複製期におけるヘテロクロマチン構造の制御に関与する分裂酵母mcllの機能解析

研究課題

研究課題/領域番号	17770008
研究種目	若手研究(B)
配分区分	補助金
研究分野	遺伝・ゲノム動態
研究機関	国立遺伝学研究所
研究代表者	筒井康博国立遺伝学研究所, 分子遺伝研究系, 助手 (00390625)
研究期間 (年度)	2005 – 2006
研究課題ステータス	完了 (2006年度)
配分額 *注記	3,600千円 (直接経費: 3,600千円) 2006年度: 1,500千円 (直接経費: 1,500千円) 2005年度: 2,100千円 (直接経費: 2,100千円)
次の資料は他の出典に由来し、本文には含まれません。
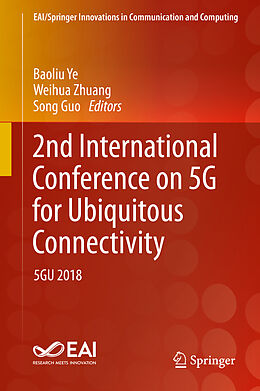 Livre Relié 2nd International Conference on 5G for Ubiquitous Connectivity de 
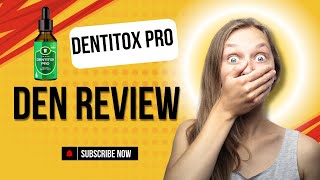 5Minute DENTITOX PRO SUPPLEMENT Hack for a Healthier Mouth [upl. by Drawyah558]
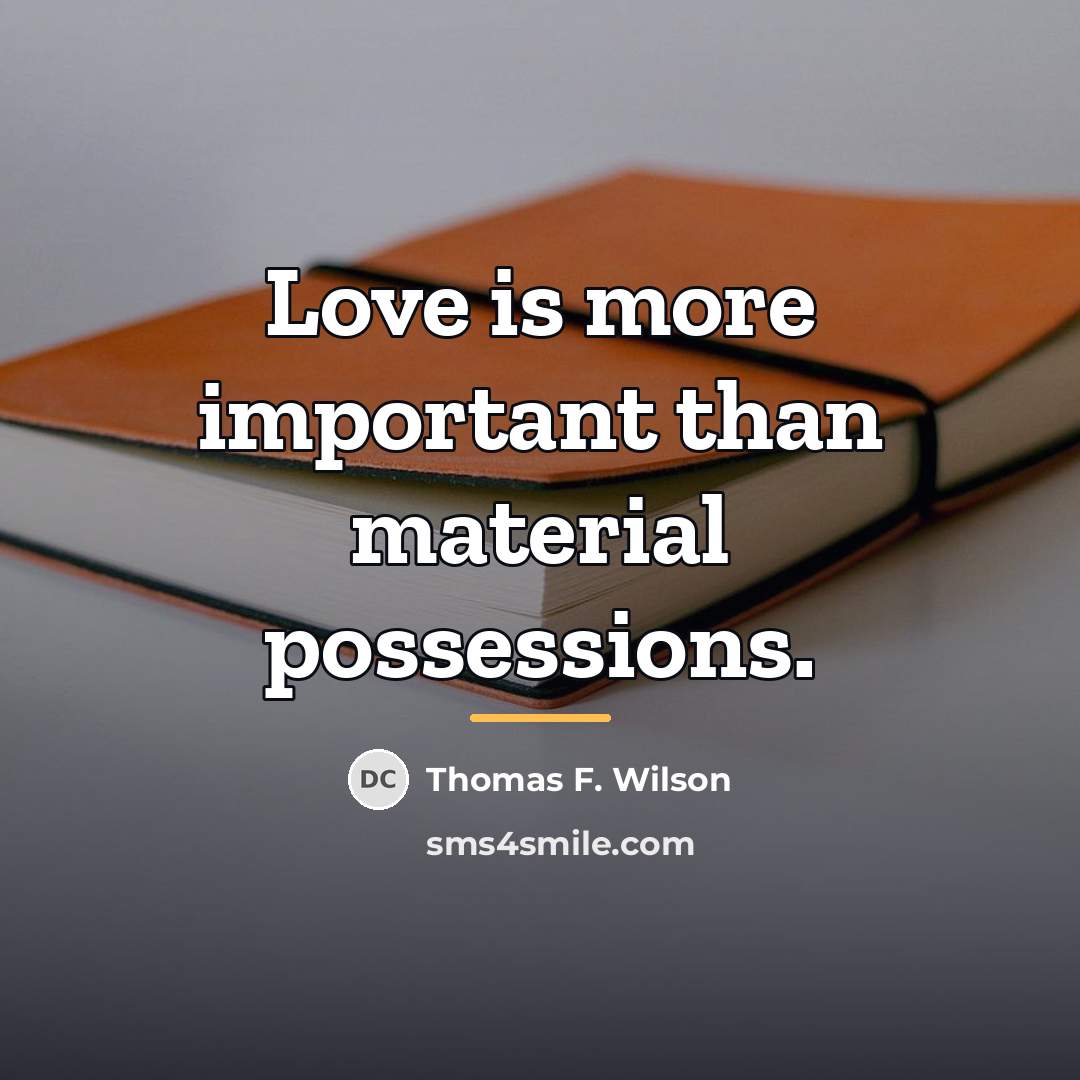 “Love is more important than material possessions.…” quote by Thomas F. Wilson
キーワード	ヘテロクロマチンの維持 / 転写サイレンシング / キネトコア領域 / DNA複製 / DNAポリメラーゼα / 分裂酵母 / 姉妹染色分体接着 / ポリメラーゼα
研究概要	分裂酵母において、セントロメア、接合型決定領域、テロメアの領域はヘテロクロマチンを形成しており、これらの領域ではSwi6(ショウジョウバエのHP1ホモログ)が局在し、染色体の正確な分配や遺伝子の発現制御に重要であることが知られている。我々は、分裂酵母Mcl1がDNA複製に加えて、ヘテロクロマチンの維持に関与することを明らかにしていたため、本研究ではヘテロクロマチン維持の役割に注目して解析を開始した。平成17年度の解析から、Mcl1及びMcl1と複合体を形成するDNAポリメラーゼα(Polα)がSwi6非依存的にヘテロクロマチンの維持に働くことを示唆する結果を得ている。平成18年度はセントロメアにより重点を置いて次のような結果を得た。分裂酵母セントロメアは、他の高等真核生物と同様に、キネトコア領域とその両端に位置するヘテロクロマチンから構成されている。キネトコア領域ではヒストンH3バリアントであるCENP-Aがヌクレオソームに取り込まれており、この領域も転写サイレンシングされることが知られている。mcl1変異株はセントロメアヘテロクロマチンの転写サイレンシングに欠損を示すためキネトコア領域についても調べたところ、転写サイレンシング欠損が観察された。さらに、ChIP法でCENP-Aの局在量が減少していることを見出したごPolαの変異株でも同様の結果を得た。従って、昨年度の解析と併せて、Mcl1及びPolαはセントロメアクロマチン構造の維持に関わることが明らかとなった。興味深いことに、キネトコア領域、ヘテロクロマチン領域のいずれもヒストンH4は低アセチル化状態に通常保たれているが、mcl1変異株においてはどちらの領域においてもアセチル化状態が亢進していることが分かった。こうしたことから、Mcl1は複製期に何らかのヒストン脱アセチル化酵素を制御しセントロメアの低アセチル化状態を保っことで、セントロメアクロマチン構造の維持に関わるというモデルが考えられた。